Questions to answer:
A: Return the passage of the Lewis excerpt starting at "Lewis resigned from" and ending at "his own life.", unchanged.
B: List every movie title named in the Lewis excerpt, one per line.

Excerpt:

Lewis’ own movies included at least one notable misfire, “The Day the Clown Cried” in 1972. Lewis played a circus clown who is sent to a concentration camp, and it stirred such controversy it was never released. In later years Lewis said that was just as well.
He did better playing a late-night talk show host in the dark 1983 satire “King of Comedy.”
In 1996 he executive-produced the remake of “The Nutty Professor” with Eddie Murphy. He went back and forth in later years whether he was pleased with the result, which he said wasn’t as “perfect” as the original.
In one of Lewis’ last on-camera roles, he starred in the 2013 film “Max Rose” as an aging jazz pianist.
“I’ll keep making movies as long as there are things I want to say,” said Lewis in 2011.
He didn’t get that option with the Muscular Dystrophy Association telethon, from which the MDA abruptly dismissed him after the 2010 production.
At its peak, the telethon ran 21½ hours on Labor Day, with Lewis pleading, cajoling, joking and welcoming a stream of celebrity guests, all the while standing in front of a giant toteboard with rolling donation totals.
He raised an estimated $2.6 billion for the MDA during his 45 years, and he was clearly wounded when the association decided to shorten the show and go with multiple cohosts starting in 2011.
“This is a hurt man,” Lewis’ friend Richard Belzer told Time magazine.
Lewis resigned from the MDA board and plans for a farewell appearance in 2011 were canceled.
But he said later that year that the telethon remained one of his proudest life achievements.
He also had multiple health issues in his own life.
He suffered at least three heart attacks, in 1960, 1982 and 2006. He suffered from prostate cancer, type 1 diabetes, and viral meningitis, for which he was hospitalized for five months in Australia in 1999.
One of his most dramatic illnesses was pulmonary fibrosis, for which he was treated with Prednisone in the early 2000s. The drug resulted in weight gain that dramatically changed his lean appearance.
He suffered a serious back injury during a comic pratfall at a club in 1965, narrowly escaping paralysis, and later admitted he became addicted to his painkiller, Percodan, for the next 13 years.
In 2012, he collapsed at a Friars Club event from hypoglycemia.
Lewis was born Joseph Levitch in Newark, N.J., on March 16, 1926. His mother was a piano player and by the time young Joseph was 5, he was joining his parents for their stage routine in the Catskills.
He soon developed his “Record Act,” miming lyrics to recordings, and he dropped out of Irvington High School in the 10th grade to pursue a show business career.
He was married twice, to Patti Palmer from 1944 to 1980 and to SanDee Pitnick from 1983 until his death. He was 56 when he married Pitnick, a Las Vegas dancer who was 32.
He had six sons with Palmer, one adopted, and an adopted daughter with Pitnick.
His oldest son, Gary, became a pop music star with Gary Lewis and the Playboys in the 1960s. His youngest son, Joseph, died of a drug overdose in 2009.
Lewis hosted three TV variety shows of his own, but none were successful. He didn’t succeed in getting to Broadway with a 1976 revival of “Hellzapoppin,” in which he costarred with Lynn Redgrave, but he did eventually hit the Great White Way with a short 1995 run in “Damn Yankees.”

Saved data entries:
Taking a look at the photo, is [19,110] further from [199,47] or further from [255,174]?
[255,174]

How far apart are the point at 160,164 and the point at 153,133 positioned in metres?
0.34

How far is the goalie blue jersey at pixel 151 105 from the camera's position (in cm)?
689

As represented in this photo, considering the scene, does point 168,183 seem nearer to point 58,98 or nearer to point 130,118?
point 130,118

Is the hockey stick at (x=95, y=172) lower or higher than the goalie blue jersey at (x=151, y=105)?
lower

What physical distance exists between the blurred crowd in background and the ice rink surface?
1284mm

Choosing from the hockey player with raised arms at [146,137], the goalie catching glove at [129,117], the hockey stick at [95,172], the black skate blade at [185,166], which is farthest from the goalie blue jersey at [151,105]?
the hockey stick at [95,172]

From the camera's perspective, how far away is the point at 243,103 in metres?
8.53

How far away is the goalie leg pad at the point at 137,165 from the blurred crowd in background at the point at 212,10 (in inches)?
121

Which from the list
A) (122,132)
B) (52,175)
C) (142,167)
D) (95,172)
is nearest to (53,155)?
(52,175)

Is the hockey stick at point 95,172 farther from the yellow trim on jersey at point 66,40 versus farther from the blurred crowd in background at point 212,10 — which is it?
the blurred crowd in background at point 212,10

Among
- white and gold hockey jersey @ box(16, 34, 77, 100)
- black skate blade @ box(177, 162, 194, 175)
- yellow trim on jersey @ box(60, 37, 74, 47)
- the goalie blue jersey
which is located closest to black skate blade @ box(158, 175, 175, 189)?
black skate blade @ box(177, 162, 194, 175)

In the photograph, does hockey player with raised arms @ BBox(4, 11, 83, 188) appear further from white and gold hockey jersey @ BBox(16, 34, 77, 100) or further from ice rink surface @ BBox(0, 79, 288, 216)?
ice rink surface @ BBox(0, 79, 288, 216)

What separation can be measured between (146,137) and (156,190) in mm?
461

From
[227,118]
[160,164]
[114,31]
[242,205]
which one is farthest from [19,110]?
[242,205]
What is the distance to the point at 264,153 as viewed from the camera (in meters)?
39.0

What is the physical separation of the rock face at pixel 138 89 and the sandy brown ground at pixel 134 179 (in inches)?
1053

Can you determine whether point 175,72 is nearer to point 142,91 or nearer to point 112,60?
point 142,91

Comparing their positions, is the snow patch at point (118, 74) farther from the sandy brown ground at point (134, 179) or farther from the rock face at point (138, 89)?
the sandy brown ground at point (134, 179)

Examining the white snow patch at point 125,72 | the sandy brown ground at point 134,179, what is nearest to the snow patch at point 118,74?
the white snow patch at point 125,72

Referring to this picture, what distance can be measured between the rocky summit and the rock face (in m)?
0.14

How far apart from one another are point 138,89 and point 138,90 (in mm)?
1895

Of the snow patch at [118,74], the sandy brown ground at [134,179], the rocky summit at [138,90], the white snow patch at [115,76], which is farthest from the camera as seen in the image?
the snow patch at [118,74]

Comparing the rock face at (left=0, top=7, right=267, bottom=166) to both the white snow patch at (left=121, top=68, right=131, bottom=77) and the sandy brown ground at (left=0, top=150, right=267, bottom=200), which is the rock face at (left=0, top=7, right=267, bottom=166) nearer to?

Responses in order:
A:
Lewis resigned from the MDA board and plans for a farewell appearance in 2011 were canceled.
But he said later that year that the telethon remained one of his proudest life achievements.
He also had multiple health issues in his own life.

B:
The Day the Clown Cried
King of Comedy
The Nutty Professor
Max Rose